Jain et al. (2025) Deriving hydrological inferences from a machine learning model to understand the physical drivers of flow duration curves
Identification
- Journal: Journal of Hydrology
- Year: 2025
- Date: 2025-11-30
- Authors: Shubham Jain, Dhruva Kathuria, Raghavan Srinivasan, Michael Schramm, Arun Bawa, Srinivasulu Ale, Jaehak Jeong, Michael J. White
- DOI: 10.1016/j.jhydrol.2025.134687
Research Groups
- Water Management and Hydrological Science, Texas A&M University, USA.
- Blackland Research and Extension Center, Texas A&M AgriLife Research, USA.
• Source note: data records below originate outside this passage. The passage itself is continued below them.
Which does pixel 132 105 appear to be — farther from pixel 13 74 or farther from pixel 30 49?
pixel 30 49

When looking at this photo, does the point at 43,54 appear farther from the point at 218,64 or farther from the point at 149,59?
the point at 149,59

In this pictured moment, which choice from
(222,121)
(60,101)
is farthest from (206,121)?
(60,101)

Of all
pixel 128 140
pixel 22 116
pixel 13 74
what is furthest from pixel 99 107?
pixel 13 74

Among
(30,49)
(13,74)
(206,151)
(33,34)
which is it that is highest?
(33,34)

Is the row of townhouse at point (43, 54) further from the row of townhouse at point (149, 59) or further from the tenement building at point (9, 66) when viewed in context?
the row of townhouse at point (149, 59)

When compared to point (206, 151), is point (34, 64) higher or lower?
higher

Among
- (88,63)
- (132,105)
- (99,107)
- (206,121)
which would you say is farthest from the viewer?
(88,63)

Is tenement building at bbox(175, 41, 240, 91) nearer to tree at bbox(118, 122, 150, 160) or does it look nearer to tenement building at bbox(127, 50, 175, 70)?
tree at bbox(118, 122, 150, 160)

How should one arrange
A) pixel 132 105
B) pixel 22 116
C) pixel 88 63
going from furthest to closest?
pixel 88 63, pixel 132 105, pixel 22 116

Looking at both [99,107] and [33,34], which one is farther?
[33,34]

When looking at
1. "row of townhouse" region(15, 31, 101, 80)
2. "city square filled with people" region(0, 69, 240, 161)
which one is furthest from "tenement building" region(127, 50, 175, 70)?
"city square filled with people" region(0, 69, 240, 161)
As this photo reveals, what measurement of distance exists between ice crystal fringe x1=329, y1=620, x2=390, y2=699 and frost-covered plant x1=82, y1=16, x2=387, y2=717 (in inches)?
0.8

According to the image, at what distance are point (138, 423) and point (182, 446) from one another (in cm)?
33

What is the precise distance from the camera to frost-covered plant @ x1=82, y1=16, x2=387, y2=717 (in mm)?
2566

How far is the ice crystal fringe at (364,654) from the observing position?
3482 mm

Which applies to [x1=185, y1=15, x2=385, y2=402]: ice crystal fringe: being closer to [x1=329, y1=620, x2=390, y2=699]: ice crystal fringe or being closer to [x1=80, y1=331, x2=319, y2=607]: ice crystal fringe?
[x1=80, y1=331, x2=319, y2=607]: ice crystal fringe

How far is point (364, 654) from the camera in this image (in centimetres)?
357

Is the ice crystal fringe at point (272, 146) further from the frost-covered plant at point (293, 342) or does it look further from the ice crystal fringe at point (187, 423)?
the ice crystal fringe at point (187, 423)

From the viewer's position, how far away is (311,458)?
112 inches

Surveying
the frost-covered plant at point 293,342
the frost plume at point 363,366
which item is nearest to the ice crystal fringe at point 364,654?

- NASA Goddard Space Flight Center, USA.
- GESTAR II, Morgan State University, USA.
- Texas Water Resources Institute, USA.
- Grassland Soil and Water Research Laboratory, USDA–ARS, USA.
Short Summary
This study utilizes Random Forest regression and SHapley Additive exPlanations (SHAP) to predict Flow Duration Curves (FDCs) across 991 watersheds in the contiguous United States. The research demonstrates that while climate attributes primarily determine the scale of FDCs, the baseflow index and geological features are the critical drivers of FDC shape and low-flow regimes.
Objective
- To develop an interpretable machine learning framework that predicts FDC quantiles and identifies the global, regional, and local physical drivers of streamflow variability.
Study Configuration
- Spatial Scale: Contiguous United States (CONUS), encompassing 991 least-disturbed watersheds across 19 USGS HUC-02 hydrologic regions.
- Temporal Scale: 30 years of daily streamflow data (1991–2020).
Methodology and Data
- Models used: Random Forest (RF) regression (18 individualized models for 17 exceedance percentiles and the FDC slope) and TreeSHAP for post-hoc model interpretability.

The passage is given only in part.